German educator (born 1936)

Meinhart Volkamer (born 3 May 1936) is a German educator.

== Life ==
Born in Leipzig, Volkamer passed the first Staatsexamen in Freiburg im Breisgau in the topics sport and German language and passed the second Staatsexamen as a student assistant for these two subjects in Marburg. Afterwards he was a research assistant at the University of Kiel for six years. At the same time, he studied psychology, the subject in which he received his doctorate in 1969.

From 1969 to 2001 he was professor for sport pedagogy at the University of Osnabrück. Afterwards he became emeritus.

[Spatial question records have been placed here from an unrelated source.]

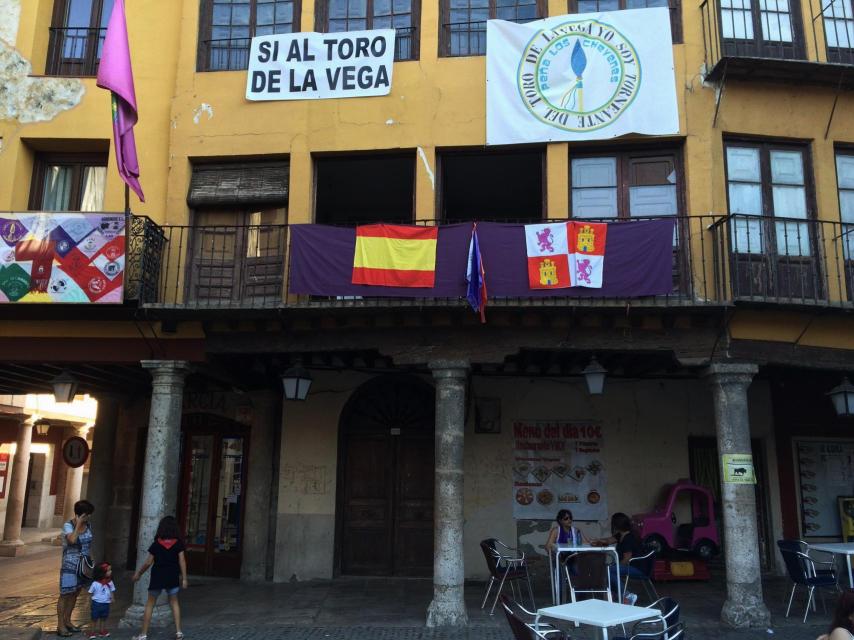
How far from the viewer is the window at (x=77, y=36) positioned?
11992 millimetres

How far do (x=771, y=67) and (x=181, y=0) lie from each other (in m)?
9.14

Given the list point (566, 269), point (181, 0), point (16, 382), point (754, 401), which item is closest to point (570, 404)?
point (754, 401)

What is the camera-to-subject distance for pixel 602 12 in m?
10.8

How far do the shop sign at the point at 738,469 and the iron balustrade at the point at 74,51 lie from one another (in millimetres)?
11381

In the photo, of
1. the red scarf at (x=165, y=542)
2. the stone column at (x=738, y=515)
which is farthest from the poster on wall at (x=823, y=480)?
the red scarf at (x=165, y=542)

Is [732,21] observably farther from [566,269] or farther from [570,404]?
[570,404]

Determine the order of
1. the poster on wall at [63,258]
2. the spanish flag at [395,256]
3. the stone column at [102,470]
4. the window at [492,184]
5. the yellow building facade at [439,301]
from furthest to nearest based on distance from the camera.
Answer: the stone column at [102,470], the window at [492,184], the poster on wall at [63,258], the yellow building facade at [439,301], the spanish flag at [395,256]

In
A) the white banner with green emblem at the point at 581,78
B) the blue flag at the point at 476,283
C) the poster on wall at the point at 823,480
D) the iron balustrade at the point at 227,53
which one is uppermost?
the iron balustrade at the point at 227,53

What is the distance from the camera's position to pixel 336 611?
1015cm

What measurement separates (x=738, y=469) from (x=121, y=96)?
9.43 meters

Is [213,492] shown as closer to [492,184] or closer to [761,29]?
[492,184]

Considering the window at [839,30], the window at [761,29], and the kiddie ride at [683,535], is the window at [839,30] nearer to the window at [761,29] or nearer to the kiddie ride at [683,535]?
the window at [761,29]

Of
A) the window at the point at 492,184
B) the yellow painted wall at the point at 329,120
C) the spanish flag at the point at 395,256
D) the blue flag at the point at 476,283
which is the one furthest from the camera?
the window at the point at 492,184

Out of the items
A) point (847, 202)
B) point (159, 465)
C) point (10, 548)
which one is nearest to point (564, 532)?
point (159, 465)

At the beginning of his professional career he was an educational thinking psychologist and later became a psychologically thinking psychologist. During his professional career he worked in all three areas essential for the training of sports teachers (sports theory, sports practice and in school practical studies) and accompanied the development of sport pedagogy in theory and practice in many lectures and essays in a critical and constructive way. His main research topics were: aggression in sports, mental training, measuring and censoring in physical education, problems of the role of the sports teacher, teacher behavior, sports in school/club and teacher language.

Volkamer became known mainly through the development of the standardized motoric test for four to six year old children (in cooperation with Renate Zimmer) and some of his books.

== Publications ==
- Erziehen als Aufgabe : sportpädagogische Reflexionen; Festschrift anlässlich der Emeritierung von Prof. Dr. Meinhart Volkamer. (2001)
- Messen und Zensieren im Sportunterricht.
- Vom Mut, trotzdem Lehrer zu sein : Überlegungen am Beispiel des Sportunterrichts.
- Von der Last mit der Lust im Schulsport : Probleme der Pädagogisierung des Sports.
- Zur Problematik motorischer Entwicklungstests.
- Sportpädagogisches Kaleidoskop : Texte, Episoden und Skizzen zu sportpädagogischen Problemen; ein Lesebuch.